─── SOURCE MATERIAL ───

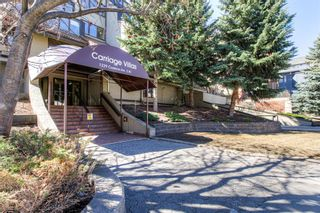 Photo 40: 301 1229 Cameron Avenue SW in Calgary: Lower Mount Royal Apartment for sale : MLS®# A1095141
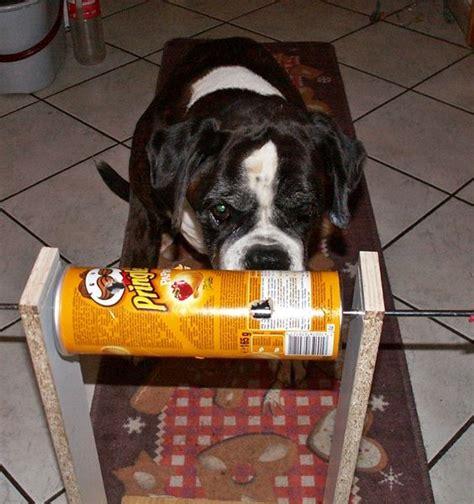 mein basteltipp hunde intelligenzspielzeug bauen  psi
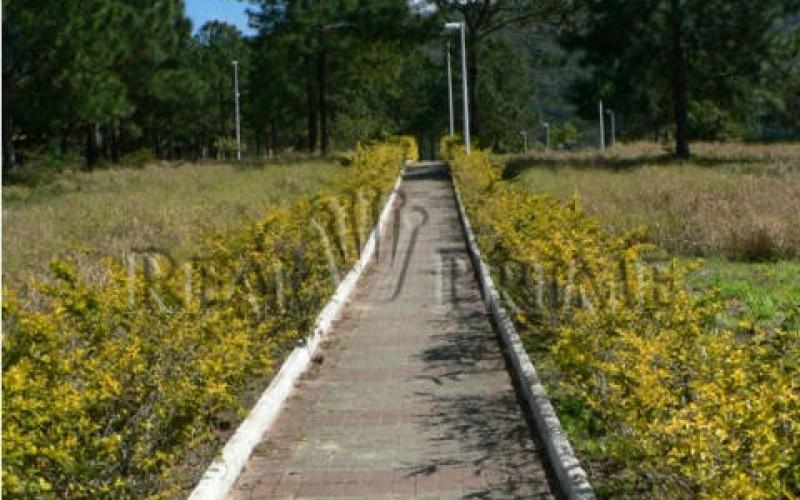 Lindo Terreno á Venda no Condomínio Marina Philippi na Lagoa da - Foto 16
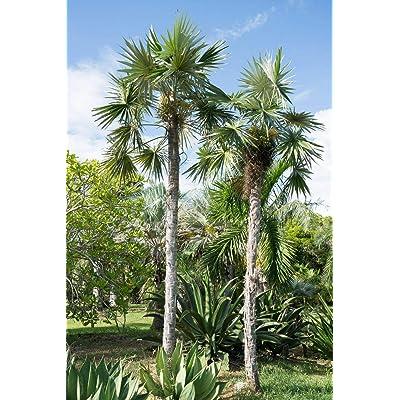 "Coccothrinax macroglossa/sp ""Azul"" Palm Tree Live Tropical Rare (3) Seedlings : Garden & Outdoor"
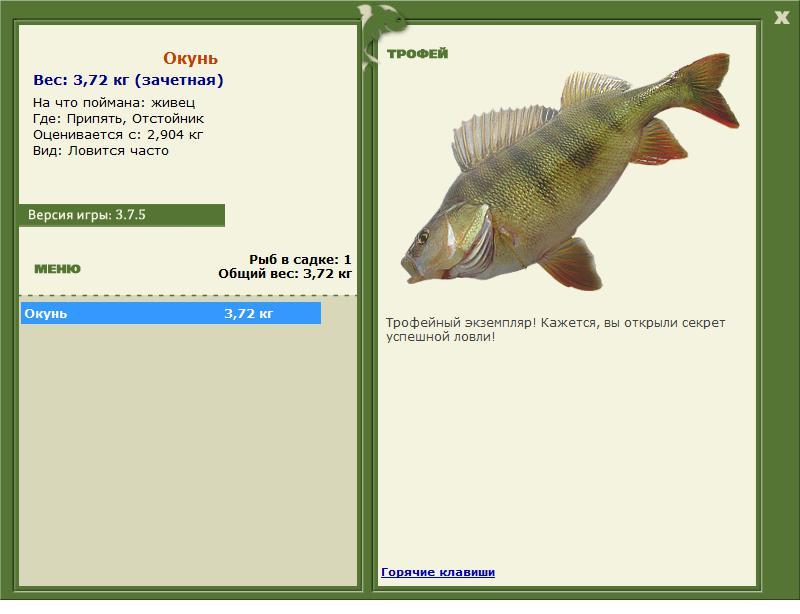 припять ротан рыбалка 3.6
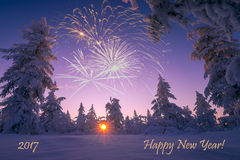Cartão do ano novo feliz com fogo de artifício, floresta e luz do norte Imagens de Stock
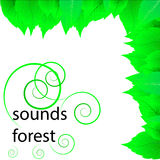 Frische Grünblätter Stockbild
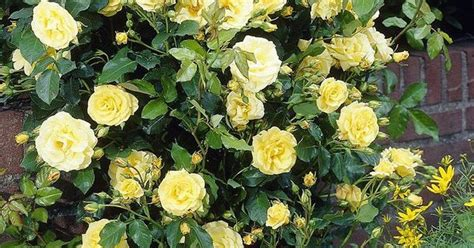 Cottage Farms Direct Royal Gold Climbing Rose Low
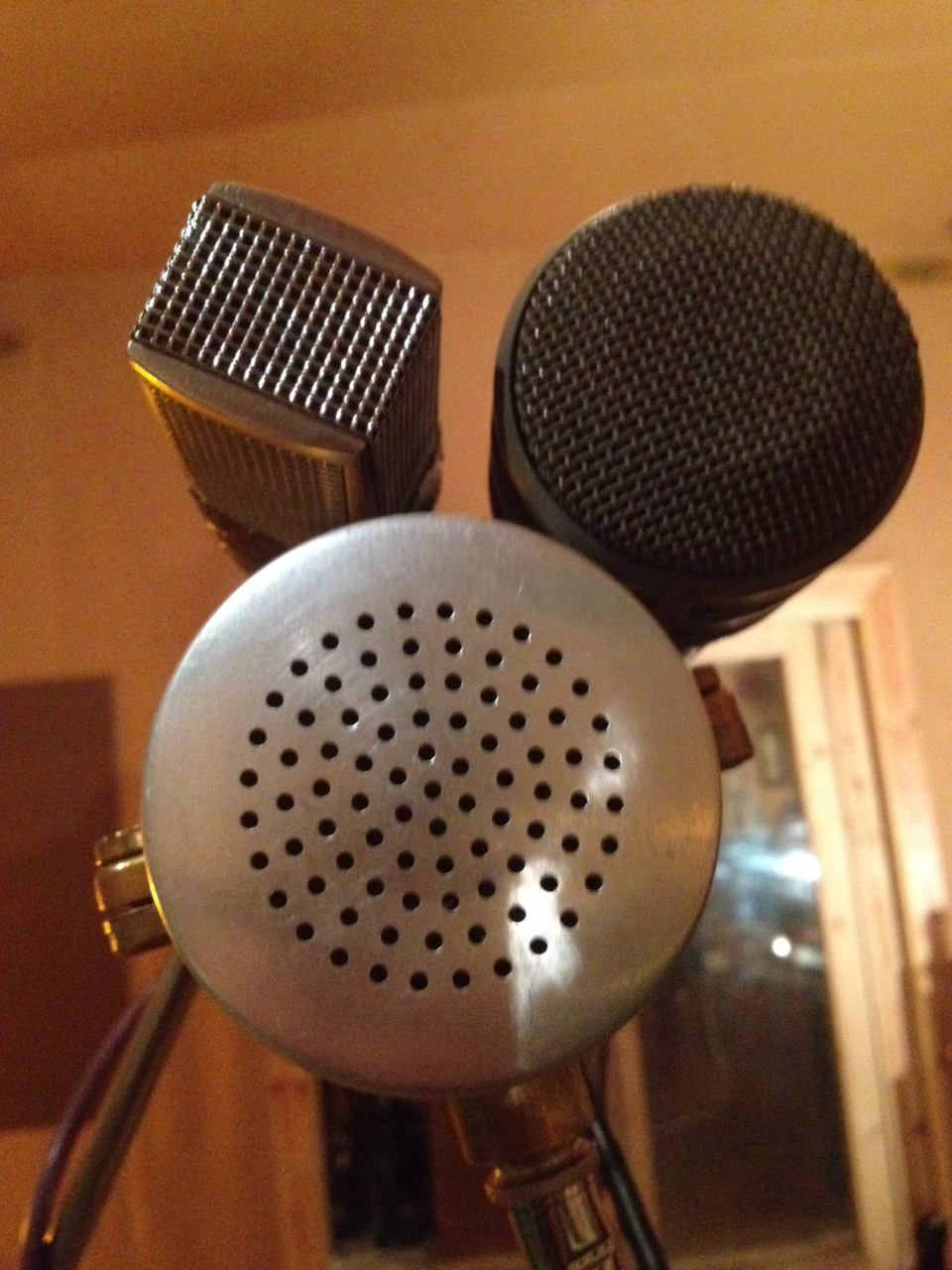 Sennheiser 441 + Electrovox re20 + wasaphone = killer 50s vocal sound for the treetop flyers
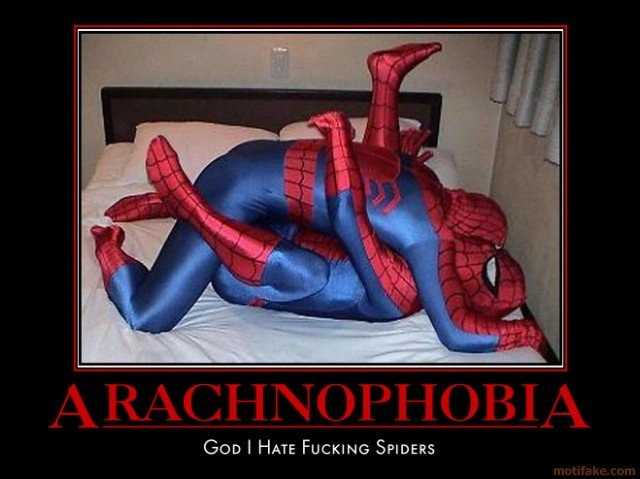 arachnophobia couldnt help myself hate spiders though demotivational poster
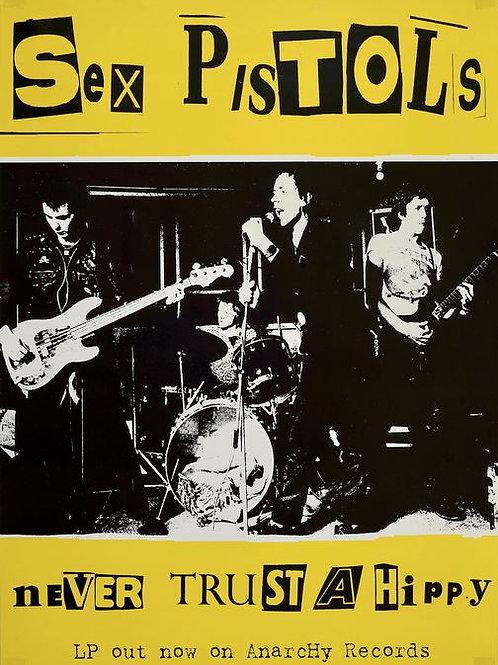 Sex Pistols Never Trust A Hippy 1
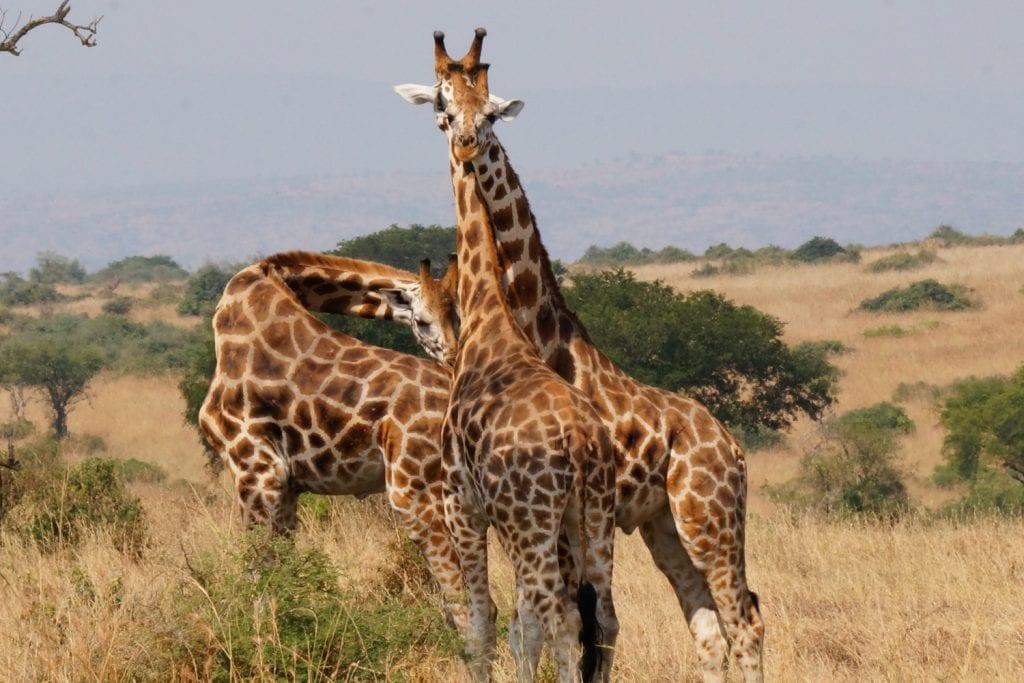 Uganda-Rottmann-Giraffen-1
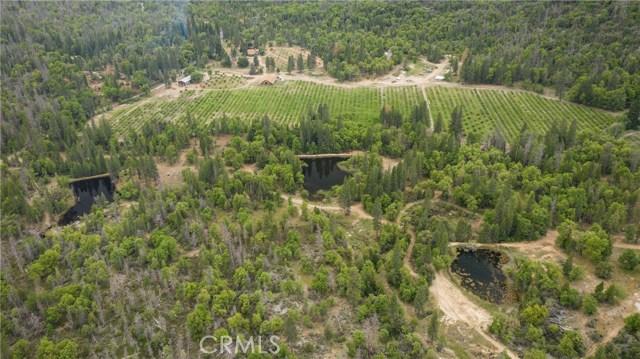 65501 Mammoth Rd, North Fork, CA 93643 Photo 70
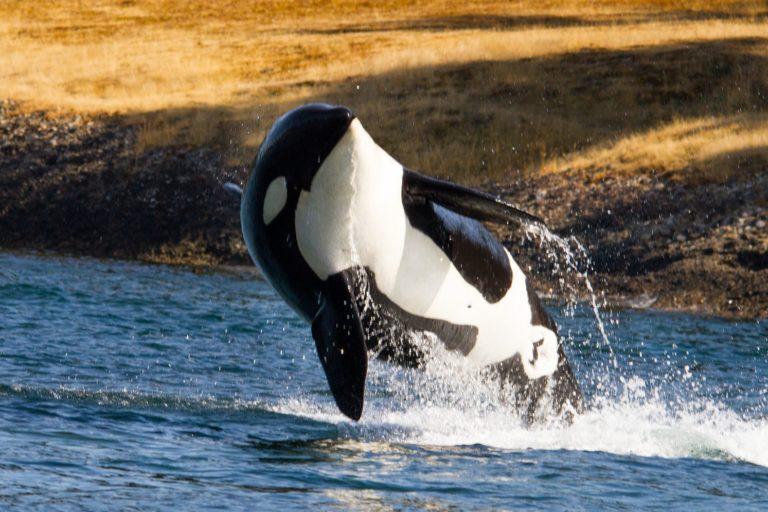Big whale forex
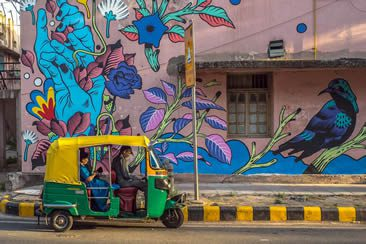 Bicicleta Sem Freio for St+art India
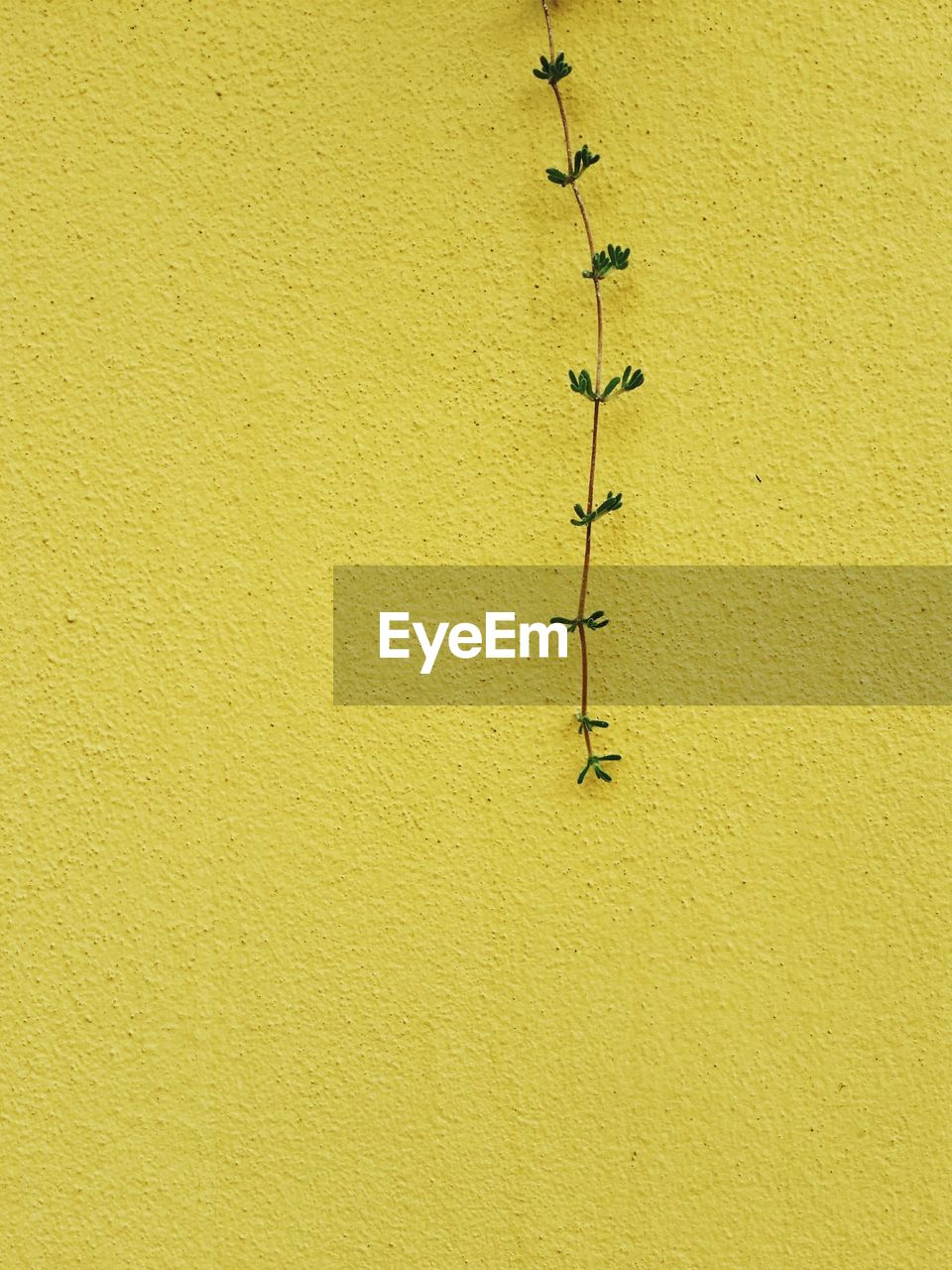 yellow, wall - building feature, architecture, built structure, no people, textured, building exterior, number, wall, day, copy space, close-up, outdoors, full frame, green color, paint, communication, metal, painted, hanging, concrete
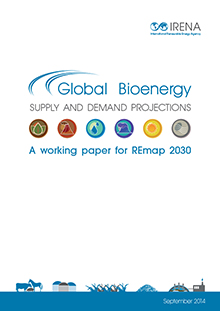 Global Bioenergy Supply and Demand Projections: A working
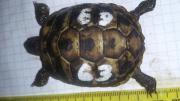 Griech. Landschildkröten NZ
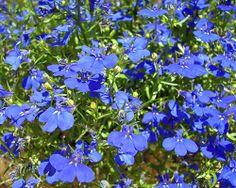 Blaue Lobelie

───

■ EXERCISE DESCRIPTION
All the records need to be printed again exactly as written, though without their pictures.

■ COMPLETED EXERCISE
 Photo 40: 301 1229 Cameron Avenue SW in Calgary: Lower Mount Royal Apartment for sale : MLS®# A1095141
 mein basteltipp hunde intelligenzspielzeug bauen  psi
 Lindo Terreno á Venda no Condomínio Marina Philippi na Lagoa da - Foto 16
 "Coccothrinax macroglossa/sp ""Azul"" Palm Tree Live Tropical Rare (3) Seedlings : Garden & Outdoor"
 припять ротан рыбалка 3.6
Cartão do ano novo feliz com fogo de artifício, floresta e luz do norte Imagens de Stock
 Frische Grünblätter Stockbild
 Cottage Farms Direct Royal Gold Climbing Rose Low
 Sennheiser 441 + Electrovox re20 + wasaphone = killer 50s vocal sound for the treetop flyers
 arachnophobia couldnt help myself hate spiders though demotivational poster
 Sex Pistols Never Trust A Hippy 1
 Uganda-Rottmann-Giraffen-1
 65501 Mammoth Rd, North Fork, CA 93643 Photo 70
Big whale forex
 Bicicleta Sem Freio for St+art India
 yellow, wall - building feature, architecture, built structure, no people, textured, building exterior, number, wall, day, copy space, close-up, outdoors, full frame, green color, paint, communication, metal, painted, hanging, concrete
 Global Bioenergy Supply and Demand Projections: A working
 Griech. Landschildkröten NZ
 Blaue Lobelie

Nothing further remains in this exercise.